Being at the right end of the power structure, therapists make up terms that cast the sufferer in a pejorative light.

Social Anxiety Disorder:  Most people are anxious in social situations for a very good reason.  They get rejected and even picked on.  By calling it social anxiety disorder you are painting the condition as a deficit of the sufferer while failing to acknowledge the hostile social environment’s role.  A better term for it would be snub sensitivity.

Co-dependence: Wow, having just one good friend is considered a disorder?  Shouldn’t having no friends be considered a disorder?  I would think having zero friends would be considered a worse disorder than having just one.  I’m not trying to paint co-dependence as healthy but I think it’s very often the lesser of two evils.

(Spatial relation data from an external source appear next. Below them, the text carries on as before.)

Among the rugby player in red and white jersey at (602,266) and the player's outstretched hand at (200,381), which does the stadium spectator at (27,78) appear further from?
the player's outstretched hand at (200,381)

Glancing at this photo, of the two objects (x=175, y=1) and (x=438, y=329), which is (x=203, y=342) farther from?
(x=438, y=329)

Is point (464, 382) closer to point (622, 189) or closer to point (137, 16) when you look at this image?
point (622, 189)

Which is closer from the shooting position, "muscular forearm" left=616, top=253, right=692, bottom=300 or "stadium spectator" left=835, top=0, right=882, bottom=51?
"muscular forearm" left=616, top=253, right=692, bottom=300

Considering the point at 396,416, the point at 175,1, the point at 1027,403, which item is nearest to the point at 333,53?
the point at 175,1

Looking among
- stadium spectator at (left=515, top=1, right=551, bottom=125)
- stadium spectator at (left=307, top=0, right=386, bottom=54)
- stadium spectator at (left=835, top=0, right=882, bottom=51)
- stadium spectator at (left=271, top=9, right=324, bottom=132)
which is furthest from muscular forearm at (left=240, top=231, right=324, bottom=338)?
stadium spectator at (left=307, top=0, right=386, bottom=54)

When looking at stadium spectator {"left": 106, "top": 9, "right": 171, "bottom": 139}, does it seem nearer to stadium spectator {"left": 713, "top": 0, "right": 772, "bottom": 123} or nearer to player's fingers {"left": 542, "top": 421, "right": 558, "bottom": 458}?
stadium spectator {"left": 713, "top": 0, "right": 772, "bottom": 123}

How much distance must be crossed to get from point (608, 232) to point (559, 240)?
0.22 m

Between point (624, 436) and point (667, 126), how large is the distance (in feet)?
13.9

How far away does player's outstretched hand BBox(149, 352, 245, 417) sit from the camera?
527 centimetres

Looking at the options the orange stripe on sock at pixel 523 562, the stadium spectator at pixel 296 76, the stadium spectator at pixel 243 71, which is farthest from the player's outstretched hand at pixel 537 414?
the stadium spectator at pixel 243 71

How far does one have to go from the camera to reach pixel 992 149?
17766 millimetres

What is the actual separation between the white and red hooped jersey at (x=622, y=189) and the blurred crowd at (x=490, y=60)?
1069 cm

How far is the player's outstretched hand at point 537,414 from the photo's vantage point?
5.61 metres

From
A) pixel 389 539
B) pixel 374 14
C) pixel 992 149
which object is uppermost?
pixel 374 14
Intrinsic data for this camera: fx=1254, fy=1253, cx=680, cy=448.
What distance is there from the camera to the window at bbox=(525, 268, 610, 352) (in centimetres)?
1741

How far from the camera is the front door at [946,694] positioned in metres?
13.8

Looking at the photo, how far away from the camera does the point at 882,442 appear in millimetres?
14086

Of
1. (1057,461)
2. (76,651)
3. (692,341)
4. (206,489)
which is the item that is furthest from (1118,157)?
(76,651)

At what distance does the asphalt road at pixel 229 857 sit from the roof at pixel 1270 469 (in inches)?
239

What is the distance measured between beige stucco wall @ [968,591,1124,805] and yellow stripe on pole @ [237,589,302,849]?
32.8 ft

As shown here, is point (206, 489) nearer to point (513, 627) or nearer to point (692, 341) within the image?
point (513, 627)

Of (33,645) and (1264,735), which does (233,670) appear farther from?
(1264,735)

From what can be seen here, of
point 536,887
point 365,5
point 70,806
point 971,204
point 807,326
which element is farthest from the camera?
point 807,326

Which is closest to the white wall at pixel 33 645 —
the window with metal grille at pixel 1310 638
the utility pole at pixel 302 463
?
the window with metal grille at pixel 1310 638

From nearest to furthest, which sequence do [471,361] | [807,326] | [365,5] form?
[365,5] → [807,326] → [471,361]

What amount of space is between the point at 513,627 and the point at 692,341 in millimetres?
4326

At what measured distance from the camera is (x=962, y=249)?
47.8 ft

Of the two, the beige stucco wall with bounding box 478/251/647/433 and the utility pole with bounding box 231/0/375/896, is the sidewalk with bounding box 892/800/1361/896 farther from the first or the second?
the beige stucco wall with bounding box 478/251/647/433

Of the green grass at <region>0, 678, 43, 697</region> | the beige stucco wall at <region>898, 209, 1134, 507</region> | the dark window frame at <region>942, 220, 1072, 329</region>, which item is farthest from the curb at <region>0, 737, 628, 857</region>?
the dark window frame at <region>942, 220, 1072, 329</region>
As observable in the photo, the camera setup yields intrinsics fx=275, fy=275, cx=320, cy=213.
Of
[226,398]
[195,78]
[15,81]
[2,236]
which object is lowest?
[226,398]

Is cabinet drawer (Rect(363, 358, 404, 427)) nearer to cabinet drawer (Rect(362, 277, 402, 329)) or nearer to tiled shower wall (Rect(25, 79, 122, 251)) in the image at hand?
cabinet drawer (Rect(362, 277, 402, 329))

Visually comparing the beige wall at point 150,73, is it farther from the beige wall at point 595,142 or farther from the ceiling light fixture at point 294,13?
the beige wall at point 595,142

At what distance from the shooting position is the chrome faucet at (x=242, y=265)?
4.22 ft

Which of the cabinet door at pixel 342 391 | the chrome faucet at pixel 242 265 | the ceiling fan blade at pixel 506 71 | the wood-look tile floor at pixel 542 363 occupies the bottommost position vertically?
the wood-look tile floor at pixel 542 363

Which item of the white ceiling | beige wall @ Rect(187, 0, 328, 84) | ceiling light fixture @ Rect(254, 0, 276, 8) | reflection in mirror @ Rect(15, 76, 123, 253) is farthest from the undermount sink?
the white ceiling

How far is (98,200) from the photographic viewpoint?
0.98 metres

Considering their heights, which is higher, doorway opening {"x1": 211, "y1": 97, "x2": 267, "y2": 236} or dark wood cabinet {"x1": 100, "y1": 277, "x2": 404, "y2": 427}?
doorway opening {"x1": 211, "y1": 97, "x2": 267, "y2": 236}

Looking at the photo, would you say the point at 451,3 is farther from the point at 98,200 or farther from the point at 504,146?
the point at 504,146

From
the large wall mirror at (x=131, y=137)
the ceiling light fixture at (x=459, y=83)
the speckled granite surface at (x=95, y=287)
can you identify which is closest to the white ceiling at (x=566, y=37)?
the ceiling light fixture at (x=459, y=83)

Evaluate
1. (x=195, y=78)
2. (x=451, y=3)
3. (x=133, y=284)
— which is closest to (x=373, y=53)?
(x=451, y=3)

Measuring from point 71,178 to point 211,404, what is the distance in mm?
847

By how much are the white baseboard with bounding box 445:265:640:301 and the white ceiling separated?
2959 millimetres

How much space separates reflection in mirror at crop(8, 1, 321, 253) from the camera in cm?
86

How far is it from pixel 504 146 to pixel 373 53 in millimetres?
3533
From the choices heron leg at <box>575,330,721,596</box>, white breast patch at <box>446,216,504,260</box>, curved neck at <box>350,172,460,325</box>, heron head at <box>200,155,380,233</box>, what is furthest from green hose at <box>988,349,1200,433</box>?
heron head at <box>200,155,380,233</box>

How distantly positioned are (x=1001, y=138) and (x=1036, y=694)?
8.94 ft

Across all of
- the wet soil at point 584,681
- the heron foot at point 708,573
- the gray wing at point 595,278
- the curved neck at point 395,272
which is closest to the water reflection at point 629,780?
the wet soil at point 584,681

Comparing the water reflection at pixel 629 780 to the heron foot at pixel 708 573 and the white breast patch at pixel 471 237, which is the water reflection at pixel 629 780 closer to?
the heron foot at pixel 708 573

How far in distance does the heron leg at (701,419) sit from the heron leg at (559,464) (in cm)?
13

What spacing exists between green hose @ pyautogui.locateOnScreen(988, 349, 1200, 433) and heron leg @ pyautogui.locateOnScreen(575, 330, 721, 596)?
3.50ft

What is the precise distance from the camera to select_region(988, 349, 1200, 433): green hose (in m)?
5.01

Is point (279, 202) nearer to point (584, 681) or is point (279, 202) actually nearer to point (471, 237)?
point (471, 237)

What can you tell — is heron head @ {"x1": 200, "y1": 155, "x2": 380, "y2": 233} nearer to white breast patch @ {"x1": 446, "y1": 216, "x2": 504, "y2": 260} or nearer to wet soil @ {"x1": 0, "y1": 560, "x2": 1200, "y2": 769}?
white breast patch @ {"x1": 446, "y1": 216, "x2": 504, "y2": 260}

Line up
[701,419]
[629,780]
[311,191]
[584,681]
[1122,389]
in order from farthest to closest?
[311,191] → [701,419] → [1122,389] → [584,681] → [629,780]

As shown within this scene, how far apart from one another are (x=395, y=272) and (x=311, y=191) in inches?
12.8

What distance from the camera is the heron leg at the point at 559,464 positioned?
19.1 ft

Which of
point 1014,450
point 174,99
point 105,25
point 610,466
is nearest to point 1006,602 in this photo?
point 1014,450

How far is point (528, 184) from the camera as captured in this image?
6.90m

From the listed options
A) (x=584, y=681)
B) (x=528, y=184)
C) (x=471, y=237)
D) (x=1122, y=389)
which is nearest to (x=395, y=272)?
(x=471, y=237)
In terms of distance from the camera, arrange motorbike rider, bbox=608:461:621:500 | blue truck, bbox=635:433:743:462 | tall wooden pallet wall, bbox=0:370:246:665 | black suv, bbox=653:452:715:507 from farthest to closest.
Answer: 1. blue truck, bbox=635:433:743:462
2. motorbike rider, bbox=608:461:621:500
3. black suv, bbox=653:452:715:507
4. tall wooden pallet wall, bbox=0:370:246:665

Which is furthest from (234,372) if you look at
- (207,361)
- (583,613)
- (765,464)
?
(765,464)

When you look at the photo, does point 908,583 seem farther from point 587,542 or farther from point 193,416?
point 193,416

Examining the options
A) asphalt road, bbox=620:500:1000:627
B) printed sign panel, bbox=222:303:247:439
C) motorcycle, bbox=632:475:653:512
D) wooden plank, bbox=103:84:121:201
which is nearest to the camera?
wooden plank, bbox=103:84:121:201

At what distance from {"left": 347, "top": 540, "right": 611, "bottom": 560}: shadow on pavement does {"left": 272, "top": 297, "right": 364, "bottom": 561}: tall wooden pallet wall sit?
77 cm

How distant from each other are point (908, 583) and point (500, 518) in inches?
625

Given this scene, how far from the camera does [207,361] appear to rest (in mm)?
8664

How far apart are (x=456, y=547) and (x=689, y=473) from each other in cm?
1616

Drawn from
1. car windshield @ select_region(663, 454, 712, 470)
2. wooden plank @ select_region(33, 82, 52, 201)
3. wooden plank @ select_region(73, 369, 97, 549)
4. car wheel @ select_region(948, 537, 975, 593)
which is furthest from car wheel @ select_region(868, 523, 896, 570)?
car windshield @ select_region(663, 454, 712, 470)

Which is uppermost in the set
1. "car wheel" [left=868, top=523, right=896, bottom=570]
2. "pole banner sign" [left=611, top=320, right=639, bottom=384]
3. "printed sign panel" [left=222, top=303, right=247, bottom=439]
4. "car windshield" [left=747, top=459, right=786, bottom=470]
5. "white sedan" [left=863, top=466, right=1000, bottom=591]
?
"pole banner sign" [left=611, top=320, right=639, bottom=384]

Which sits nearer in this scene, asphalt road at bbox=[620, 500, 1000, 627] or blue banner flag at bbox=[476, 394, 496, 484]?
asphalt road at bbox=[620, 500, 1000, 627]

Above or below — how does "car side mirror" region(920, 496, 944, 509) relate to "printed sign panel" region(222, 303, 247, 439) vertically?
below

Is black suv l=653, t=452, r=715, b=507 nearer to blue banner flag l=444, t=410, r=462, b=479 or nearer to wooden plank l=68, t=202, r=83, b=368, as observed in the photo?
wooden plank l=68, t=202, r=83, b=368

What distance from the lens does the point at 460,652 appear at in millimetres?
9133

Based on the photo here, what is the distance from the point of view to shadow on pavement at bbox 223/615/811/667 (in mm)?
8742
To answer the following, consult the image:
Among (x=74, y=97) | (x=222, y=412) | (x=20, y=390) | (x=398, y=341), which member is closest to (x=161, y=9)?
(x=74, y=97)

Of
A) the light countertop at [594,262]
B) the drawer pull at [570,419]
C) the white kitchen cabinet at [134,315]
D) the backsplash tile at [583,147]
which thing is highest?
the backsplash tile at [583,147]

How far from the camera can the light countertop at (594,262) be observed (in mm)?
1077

Social Skills: Again this term does a poor job of describing what goes on in the real world.  Take the term woodworking skills.  It describes someone’s ability to form good things out of wood.  The point here is the wood isn’t resistant, it is pliable and always stays the same.  In social interactions there are all kinds of feedback loops going on.  If there is something wrong with you the loop generally starts out negative and continues along on that path (as an individual with a physical disability and mental illness I experience this daily).  A better word for “social skills” would be social traction because that is a more accurate and holistic way of describing what goes on.

Being an Enabler: We don’t like people who love unconditionally so we have to come up with fancy denigrating names for them.  We do this because we know, despite what any significant other says, we are not loved unconditionally.  So when we see someone who is we want do demonize the one doing the loving.  I’m not saying there isn’t a place for “tough love” but from what I’ve seen people use the excuse of not being an enabler to withhold support from people who need it.

Social Independence: What social independence really means is you have enough social worth for others whose social interaction you depend on to come in to your life on their own free will.